TEXTABSCHNITT:
<<<<
BGH, Beschl. v. 26. Januar 2006 - I ZB 64/05 - OLG München
LG München I
Der I. Zivilsenat des Bundesgerichtshofs hat am 26. Januar 2006 durch
die Richter Dr. v. Ungern-Sternberg und Pokrant, die Richterin Ambrosius und
die Richter Dr. Büscher und Dr. Schaffert

beschlossen:
Die Rechtsbeschwerde gegen den Beschluss des 6. Zivilsenats des Oberlandesgerichts München vom 12. Mai 2005 wird auf Kosten der Klägerin als unzulässig verworfen.
Der Gegenstandswert der Rechtsbeschwerde beträgt 100.000 €.

Gründe:


1
I. Das Urteil des Landgerichts München I, durch das die Klage abgewiesen worden ist, ist dem Prozessbevollmächtigten der Klägerin am 24. November 2004 zugestellt worden. Die hiergegen gerichtete Berufung der Klägerin ist beim Berufungsgericht am Montag, 27. Dezember 2004, eingegangen.
2
Die Klägerin hat gegen die Versäumung der am 24. Dezember 2004 abgelaufenen Berufungsfrist Wiedereinsetzung in den vorigen Stand beantragt und dazu ausgeführt:
3
Ihr Prozessbevollmächtigter, Rechtsanwalt Dr. H. , habe die seit August 2004 in der Rechtsanwaltskanzlei beschäftigte, stets zuverlässige Auszubildende Frau K. am 23. Dezember 2004 angewiesen, die Berufungsschrift im vorliegenden Verfahren an das Berufungsgericht und ein Bestätigungsschreiben an die Klägerin jeweils per Telefax vorab zu übermitteln. Am späten Nachmittag desselben Tages habe Rechtsanwalt Dr. H. sich durch eine Rückfrage bei der Auszubildenden versichert, ob die Berufungsschrift an das Oberlandesgericht abgesandt worden sei, ein OK-Vermerk vorliege und sie die Fax-Nummern kontrolliert habe. Dies sei von der Auszubildenden bestätigt worden. Daraufhin habe ihr Prozessbevollmächtigter die Frist im Fristenkalender und auf seiner gesondert geführten Fristenliste abgehakt. Erst am 29. Dezember 2004 habe sich herausgestellt, dass die Auszubildende lediglich das Bestätigungsschreiben per Telefax übermittelt habe; die Berufungsschrift habe sie nur mit der Post versandt.
>>>>
Fragen zu Szenen auf Bildern
<<<<
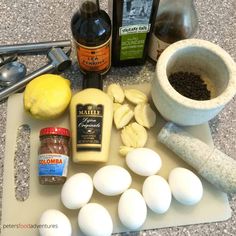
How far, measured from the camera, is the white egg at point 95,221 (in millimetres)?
569

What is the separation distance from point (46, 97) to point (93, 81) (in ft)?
0.36

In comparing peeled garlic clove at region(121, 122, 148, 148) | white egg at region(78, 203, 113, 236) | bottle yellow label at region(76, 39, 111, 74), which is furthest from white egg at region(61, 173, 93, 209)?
bottle yellow label at region(76, 39, 111, 74)

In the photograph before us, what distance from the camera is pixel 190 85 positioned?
0.67 meters

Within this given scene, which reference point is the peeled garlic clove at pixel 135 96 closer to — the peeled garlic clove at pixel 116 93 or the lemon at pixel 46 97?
the peeled garlic clove at pixel 116 93

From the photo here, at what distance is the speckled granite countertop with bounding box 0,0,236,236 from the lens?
2.39ft

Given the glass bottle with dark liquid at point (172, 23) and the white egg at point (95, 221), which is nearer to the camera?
the white egg at point (95, 221)

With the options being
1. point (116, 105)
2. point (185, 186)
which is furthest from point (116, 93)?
point (185, 186)

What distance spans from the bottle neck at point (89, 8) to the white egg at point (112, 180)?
0.28 m

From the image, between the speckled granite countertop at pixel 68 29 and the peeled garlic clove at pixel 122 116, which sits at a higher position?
the speckled granite countertop at pixel 68 29

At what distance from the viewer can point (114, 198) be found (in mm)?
642

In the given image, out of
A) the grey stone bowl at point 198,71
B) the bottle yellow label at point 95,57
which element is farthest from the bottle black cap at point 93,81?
the grey stone bowl at point 198,71

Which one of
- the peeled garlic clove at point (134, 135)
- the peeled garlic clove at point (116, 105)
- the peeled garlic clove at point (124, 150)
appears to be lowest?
the peeled garlic clove at point (124, 150)

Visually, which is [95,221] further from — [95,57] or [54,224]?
[95,57]

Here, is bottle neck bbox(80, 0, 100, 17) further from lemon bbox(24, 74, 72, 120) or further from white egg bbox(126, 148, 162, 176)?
white egg bbox(126, 148, 162, 176)
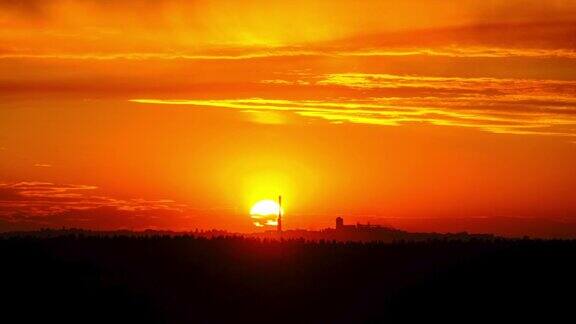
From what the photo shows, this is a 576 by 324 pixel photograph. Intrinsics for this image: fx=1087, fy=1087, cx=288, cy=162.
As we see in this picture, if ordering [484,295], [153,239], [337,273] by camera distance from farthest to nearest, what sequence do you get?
[153,239] → [337,273] → [484,295]

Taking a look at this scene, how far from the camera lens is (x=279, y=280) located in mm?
48812

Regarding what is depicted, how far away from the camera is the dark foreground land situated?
1718 inches

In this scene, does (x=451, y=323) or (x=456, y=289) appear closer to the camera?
(x=451, y=323)

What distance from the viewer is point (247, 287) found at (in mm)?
47500

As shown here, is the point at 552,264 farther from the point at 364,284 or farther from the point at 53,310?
the point at 53,310

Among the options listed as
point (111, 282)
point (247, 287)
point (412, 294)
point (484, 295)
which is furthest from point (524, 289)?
point (111, 282)

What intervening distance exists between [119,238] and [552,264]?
70.7 ft

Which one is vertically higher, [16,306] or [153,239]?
[153,239]

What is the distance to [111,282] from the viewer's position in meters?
46.8

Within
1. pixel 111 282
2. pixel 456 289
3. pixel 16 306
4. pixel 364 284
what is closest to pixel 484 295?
pixel 456 289

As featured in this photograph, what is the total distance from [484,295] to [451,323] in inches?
137

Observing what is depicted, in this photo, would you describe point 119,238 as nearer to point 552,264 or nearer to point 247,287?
point 247,287

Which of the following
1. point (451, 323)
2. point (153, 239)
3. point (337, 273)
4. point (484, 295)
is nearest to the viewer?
point (451, 323)

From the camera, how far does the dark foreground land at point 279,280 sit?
143ft
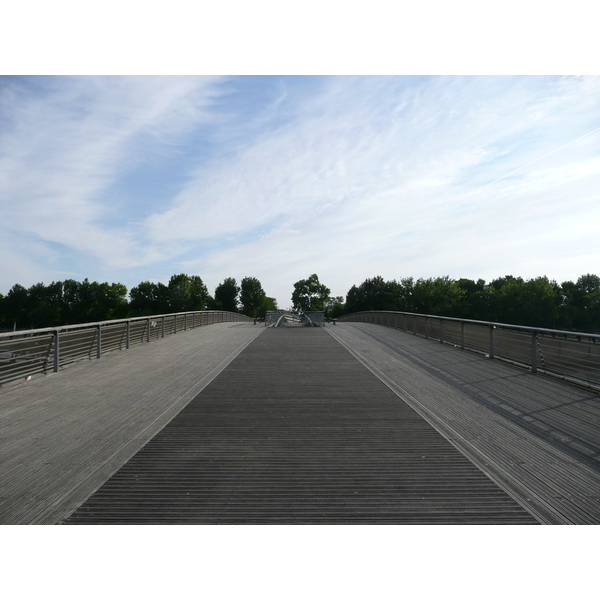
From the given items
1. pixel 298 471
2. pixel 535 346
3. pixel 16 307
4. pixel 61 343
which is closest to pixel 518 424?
pixel 298 471

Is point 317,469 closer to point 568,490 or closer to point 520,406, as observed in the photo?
point 568,490

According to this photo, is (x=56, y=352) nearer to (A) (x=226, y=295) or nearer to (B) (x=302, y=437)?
→ (B) (x=302, y=437)

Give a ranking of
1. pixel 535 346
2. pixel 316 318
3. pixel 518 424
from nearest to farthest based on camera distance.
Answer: pixel 518 424
pixel 535 346
pixel 316 318

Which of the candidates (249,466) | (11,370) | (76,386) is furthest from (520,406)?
(11,370)

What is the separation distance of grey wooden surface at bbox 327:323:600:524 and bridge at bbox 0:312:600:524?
0.02 m

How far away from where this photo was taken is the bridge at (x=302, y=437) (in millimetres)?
2984

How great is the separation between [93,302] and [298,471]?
4326 inches

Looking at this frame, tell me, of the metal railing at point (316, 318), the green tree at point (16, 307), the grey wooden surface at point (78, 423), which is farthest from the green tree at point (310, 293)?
the grey wooden surface at point (78, 423)

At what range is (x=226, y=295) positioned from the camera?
106 m

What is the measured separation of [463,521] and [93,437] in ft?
12.9

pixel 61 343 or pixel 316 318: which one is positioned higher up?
pixel 316 318

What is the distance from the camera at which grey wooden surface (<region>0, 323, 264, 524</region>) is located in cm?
316

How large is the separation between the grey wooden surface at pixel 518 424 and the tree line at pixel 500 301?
75984 mm

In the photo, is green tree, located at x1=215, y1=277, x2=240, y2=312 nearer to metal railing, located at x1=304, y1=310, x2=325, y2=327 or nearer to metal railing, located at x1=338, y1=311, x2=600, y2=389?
metal railing, located at x1=304, y1=310, x2=325, y2=327
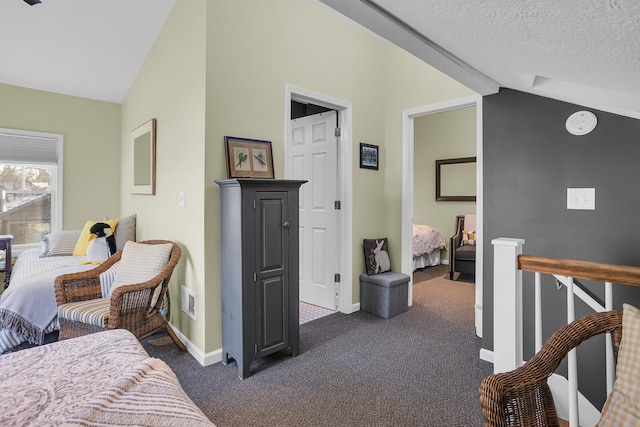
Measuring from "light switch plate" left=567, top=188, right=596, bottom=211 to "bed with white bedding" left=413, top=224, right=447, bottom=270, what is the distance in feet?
11.3

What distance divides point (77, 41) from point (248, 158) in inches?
90.2

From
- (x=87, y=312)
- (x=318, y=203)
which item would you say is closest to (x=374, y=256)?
>>>>
ZU BEARBEITEN:
#1 Beantworte die folgenden Fragen zum Textabschnitt über die versäumte Berufungsfrist.
(a) An welchem Tag wurde das Urteil des Landgerichts München I dem Prozessbevollmächtigten der Klägerin zugestellt?
(b) Wie hoch ist der Gegenstandswert der Rechtsbeschwerde?
(c) Auf welchem Weg hat die Auszubildende die Berufungsschrift versandt?
#2 Übersetze den Satz „Der Gegenstandswert der Rechtsbeschwerde beträgt 100.000 €.“ aus dem Textabschnitt über die versäumte Berufungsfrist ins Englische.
#3 Führe den Textabschnitt über die versäumte Berufungsfrist im Anschluss an seinen letzten Satz weiter.

LÖSUNGEN:
#1
(a) Am 24. November 2004.
(b) 100.000 €.
(c) Nur mit der Post.

#2 The value in dispute of the appeal on points of law is €100,000.

#3
4
II. Das Berufungsgericht hat den Wiedereinsetzungsantrag der Klägerin zurückgewiesen und ihre Berufung als unzulässig verworfen. Zur Begründung hat es ausgeführt:
5
Der Prozessbevollmächtigte der Klägerin habe die erforderliche Sorgfalt vermissen lassen, weil eine Ausgangskontrolle gänzlich unterblieben sei. Zwar brauche sich ein Rechtsanwalt nicht über die ordnungsgemäße Erledigung einer jeden Einzelanweisung vergewissern. Von einer Verpflichtung, generell für eine wirksame Ausgangskontrolle zu sorgen, sei er aber auch im Fall von Einzelanweisungen nicht entbunden. Er habe sicherzustellen, dass eine Frist im Fristenkalender erst dann als erledigt gekennzeichnet werde, wenn der Schriftsatz abgesandt sei. An die in der Rechtsanwaltskanzlei des Prozessbevollmächtigten der Klägerin bestehende allgemeine Anweisung, dass Fristen von der zuständigen Sekretärin erst nach vollständiger Erledigung, also erst nach dem Vorliegen des OK-Vermerks des Faxgerätes im Fristenbuch abzuhaken seien, habe sich ihr Prozessbevollmächtigter selbst nicht gehalten. Er habe die Frist gestrichen, ohne sich von der tatsächlichen Erledigung anhand des konkreten Sendeberichts zu überzeugen. Auf die bloße Nachfrage bei der mit der Versendung betrauten Auszubildenden, die erst wenige Monate in der Kanzlei beschäftigt und bislang nicht selbständig, sondern nur unter Aufsicht tätig gewesen sei, habe sich der Prozessbevollmächtigte nicht verlassen dürfen. Das Fehlverhalten des Prozessbevollmächtigten der Klägerin sei mitursächlich für das Fristversäumnis gewesen.
6
III. Die gemäß § 574 Abs. 1 Nr. 1 i.V. mit § 522 Abs. 1 Satz 4 ZPO statthafte Rechtsbeschwerde ist unzulässig.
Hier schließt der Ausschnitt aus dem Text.